Updated Marijuana Antidiscrimination Workplace Law
California is at the forefront of cannabis-related legislation, with new laws set to take effect on January 1, 2024. These laws, known as SB 700 and AB 2188, bring about significant changes in the workplace, impacting both employers and employees. Employers must understand and adapt to these changes to ensure compliance and maintain a fair and progressive work environment.
Understanding SB 700 and AB 2188
Enhanced Employee Protections for Off-Duty Cannabis Use
SB 700 expands the California Fair Employment and Housing Act (FEHA) to protect applicants from discrimination based on prior cannabis use. Employers are now prohibited from requesting information about a job applicant’s history with cannabis. This law recognizes the potential for past cannabis use to unfairly impact hiring decisions and strengthens employee privacy rights.
Expansion of FEHA’s Anti-Discrimination Provisions
AB 2188 builds upon FEHA’s existing anti-discrimination provisions by extending protections to employees and applicants based on their use of cannabis outside of work. Employers cannot take adverse employment actions against employees for off-duty cannabis use, such as demotion, refusal to hire, or termination. However, this does not impinge upon an employer’s right to enforce drug-free workplace policies.
Drug Testing and Impairment Assessment
AB 2188 also redefines drug testing standards in the workplace. The focus is on active impairment rather than the presence of cannabis metabolites in the body. THC, the psychoactive component in cannabis responsible for impairment, is distinguished from nonpsychoactive metabolites. Employers must adopt testing procedures that identify active THC impairment, ensuring a more accurate assessment of an employee’s current job performance and safety concerns.
Employer Rights and Obligations
Maintaining a Drug-Free Workplace
While AB 2188 offers protections for off-duty cannabis use, employers can still maintain a drug-free workplace. This means that employees or applicants who are actively impaired at work or who bring cannabis onto the premises can be subject to disciplinary action or denied employment opportunities.
Exceptions to the Rule
AB 2188 includes specific exceptions to its provisions. It does not apply to employees in the building and construction trades, acknowledging the unique safety concerns in these industries. Employees who are required to undergo federal background investigations or security clearances are also exempt. The new legislation does not supersede existing state or federal laws that mandate controlled substance testing for certain job roles.

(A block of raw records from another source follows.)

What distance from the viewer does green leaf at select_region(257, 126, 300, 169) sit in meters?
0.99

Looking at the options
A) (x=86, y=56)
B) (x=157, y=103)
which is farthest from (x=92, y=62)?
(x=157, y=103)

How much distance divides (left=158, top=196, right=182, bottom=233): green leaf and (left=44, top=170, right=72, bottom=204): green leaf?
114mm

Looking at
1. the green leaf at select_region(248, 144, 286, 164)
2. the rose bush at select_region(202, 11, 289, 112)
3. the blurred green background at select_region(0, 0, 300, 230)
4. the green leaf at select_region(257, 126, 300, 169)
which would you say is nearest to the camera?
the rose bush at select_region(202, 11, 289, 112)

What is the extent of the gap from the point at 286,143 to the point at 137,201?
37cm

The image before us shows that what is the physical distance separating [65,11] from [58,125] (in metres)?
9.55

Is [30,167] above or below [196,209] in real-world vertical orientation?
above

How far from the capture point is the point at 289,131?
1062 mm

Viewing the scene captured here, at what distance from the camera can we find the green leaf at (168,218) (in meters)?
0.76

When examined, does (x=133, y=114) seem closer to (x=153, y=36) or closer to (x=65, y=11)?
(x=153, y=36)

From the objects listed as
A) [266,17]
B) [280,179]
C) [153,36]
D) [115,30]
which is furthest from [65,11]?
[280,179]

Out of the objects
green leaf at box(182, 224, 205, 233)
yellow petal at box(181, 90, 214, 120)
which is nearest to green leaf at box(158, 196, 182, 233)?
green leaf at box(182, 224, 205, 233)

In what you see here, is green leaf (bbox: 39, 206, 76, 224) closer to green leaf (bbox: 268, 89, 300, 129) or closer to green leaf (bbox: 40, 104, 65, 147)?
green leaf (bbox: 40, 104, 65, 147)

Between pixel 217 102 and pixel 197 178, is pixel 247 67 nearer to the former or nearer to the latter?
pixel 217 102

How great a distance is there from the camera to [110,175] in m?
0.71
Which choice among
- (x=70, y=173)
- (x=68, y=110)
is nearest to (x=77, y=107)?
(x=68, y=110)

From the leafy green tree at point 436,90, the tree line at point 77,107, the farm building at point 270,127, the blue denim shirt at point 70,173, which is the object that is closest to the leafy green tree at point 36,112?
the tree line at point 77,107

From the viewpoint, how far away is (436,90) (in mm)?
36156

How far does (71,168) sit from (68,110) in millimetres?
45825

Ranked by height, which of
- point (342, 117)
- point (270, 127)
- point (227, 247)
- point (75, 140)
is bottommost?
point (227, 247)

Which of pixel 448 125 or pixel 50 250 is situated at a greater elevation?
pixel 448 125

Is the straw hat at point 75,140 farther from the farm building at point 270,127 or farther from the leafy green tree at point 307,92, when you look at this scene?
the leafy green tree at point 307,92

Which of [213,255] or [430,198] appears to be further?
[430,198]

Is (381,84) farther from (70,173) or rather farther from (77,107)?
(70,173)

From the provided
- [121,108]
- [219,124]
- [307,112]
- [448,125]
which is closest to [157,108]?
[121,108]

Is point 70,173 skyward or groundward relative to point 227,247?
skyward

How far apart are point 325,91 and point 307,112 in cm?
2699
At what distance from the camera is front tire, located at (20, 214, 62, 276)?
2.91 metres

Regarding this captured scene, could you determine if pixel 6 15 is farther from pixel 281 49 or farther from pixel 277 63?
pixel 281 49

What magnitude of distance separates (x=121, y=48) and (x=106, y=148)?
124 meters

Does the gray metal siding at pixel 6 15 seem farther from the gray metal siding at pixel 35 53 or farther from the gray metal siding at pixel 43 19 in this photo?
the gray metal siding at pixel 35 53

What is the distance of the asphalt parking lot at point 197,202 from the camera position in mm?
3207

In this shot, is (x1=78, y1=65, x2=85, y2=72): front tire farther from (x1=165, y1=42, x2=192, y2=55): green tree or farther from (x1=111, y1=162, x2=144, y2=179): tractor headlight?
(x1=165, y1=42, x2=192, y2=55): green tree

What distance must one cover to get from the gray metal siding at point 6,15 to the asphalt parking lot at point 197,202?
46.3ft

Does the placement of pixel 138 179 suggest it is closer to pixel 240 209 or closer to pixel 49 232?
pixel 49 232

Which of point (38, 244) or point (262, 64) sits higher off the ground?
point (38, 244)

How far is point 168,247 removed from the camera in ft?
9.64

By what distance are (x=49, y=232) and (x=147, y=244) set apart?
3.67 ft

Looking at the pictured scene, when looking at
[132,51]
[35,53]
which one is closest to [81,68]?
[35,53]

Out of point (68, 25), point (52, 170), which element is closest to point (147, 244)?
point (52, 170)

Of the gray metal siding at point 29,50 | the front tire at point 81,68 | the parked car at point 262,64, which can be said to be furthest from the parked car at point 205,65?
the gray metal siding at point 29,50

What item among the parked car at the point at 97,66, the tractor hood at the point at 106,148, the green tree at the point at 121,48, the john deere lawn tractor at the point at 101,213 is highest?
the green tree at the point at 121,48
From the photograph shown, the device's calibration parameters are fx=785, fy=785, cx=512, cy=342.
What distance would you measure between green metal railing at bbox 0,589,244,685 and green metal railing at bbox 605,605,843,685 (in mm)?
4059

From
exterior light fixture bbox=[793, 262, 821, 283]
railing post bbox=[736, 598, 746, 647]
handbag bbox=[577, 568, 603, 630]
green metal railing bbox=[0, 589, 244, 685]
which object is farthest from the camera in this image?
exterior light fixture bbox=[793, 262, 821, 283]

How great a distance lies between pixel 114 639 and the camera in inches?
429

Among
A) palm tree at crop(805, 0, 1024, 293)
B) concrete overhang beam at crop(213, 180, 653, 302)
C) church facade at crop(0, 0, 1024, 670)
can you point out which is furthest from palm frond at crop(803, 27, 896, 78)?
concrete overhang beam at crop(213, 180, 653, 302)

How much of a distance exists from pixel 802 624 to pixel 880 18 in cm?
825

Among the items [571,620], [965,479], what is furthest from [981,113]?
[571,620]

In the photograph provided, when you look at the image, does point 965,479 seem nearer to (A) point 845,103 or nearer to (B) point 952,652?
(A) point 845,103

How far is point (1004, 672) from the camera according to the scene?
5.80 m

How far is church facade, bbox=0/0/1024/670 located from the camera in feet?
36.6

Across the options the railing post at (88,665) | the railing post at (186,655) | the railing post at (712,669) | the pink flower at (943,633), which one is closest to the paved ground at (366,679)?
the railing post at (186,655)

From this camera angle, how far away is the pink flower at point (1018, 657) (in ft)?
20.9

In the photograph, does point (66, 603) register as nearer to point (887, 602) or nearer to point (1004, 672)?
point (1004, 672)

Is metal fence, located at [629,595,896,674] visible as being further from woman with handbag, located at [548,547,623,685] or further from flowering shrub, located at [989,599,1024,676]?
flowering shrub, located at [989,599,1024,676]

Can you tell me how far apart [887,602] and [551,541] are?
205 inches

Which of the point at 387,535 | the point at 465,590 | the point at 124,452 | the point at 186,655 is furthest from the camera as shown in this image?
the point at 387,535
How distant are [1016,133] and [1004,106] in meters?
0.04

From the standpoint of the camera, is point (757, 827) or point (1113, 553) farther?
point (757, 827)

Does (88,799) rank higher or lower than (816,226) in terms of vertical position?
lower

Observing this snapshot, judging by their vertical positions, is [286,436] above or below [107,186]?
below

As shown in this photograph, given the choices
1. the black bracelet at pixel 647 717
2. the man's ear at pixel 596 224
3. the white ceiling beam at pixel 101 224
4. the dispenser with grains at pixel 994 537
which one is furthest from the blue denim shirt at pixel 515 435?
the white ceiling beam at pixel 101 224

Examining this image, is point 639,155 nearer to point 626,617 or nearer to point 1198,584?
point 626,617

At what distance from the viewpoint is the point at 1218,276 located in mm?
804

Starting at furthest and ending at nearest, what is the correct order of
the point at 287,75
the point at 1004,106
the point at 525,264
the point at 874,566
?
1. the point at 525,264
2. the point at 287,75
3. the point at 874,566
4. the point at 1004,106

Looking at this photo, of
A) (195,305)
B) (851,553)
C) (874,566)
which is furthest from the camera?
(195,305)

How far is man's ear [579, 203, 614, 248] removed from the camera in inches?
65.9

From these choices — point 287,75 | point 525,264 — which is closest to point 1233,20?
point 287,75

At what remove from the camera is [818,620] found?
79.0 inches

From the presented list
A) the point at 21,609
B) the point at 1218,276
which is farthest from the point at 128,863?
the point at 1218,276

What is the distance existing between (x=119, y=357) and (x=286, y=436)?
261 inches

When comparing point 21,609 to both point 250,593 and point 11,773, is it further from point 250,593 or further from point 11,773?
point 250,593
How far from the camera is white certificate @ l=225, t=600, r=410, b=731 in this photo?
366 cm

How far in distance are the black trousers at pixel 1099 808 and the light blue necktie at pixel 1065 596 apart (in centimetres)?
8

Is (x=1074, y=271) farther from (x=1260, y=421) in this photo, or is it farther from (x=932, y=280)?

Steps for Employers to Ensure Compliance
To comply with the new cannabis-related legislation, employers must take proactive steps:
Policy Review and Update
Employers should review their current drug and alcohol policies to ensure they align with the requirements of AB 2188. Policies should clearly differentiate between permissible off-duty cannabis use and on-the-job impairment. Employers should also update testing procedures to focus on detecting active THC impairment.
Addressing Exceptions
If any of the exceptions to AB 2188 apply to specific employee groups within the company, policies should reflect these distinctions. Employers need to communicate these exceptions clearly to employees to avoid misunderstandings.
Application and Hiring Materials
Employers must revise job applications and other hiring materials to remove any inquiries about an applicant’s prior cannabis use. This aligns with the stipulations of SB 700, which prohibits employers from requesting information about an applicant’s history with cannabis.
Additional Information
- Employers should consider providing training to management and HR personnel on the new cannabis-related legislation to ensure proper implementation and compliance.
- It is advisable for employers to consult with legal counsel to ensure their policies and practices align with the requirements of SB 700 and AB 2188.
- Employers should regularly monitor updates and guidance from relevant government agencies regarding the implementation and interpretation of the new laws.
Conclusion
California’s new cannabis-related legislation brings about significant changes in employment law. Employers must understand the implications of SB 700 and AB 2188 to ensure compliance and create a fair and progressive work environment. By reviewing and updating policies, addressing exceptions, and revising application materials, employers can navigate this new legal terrain effectively. Staying informed about legal developments and adapting workplace policies will be essential for employers in California as societal attitudes toward cannabis continue to evolve.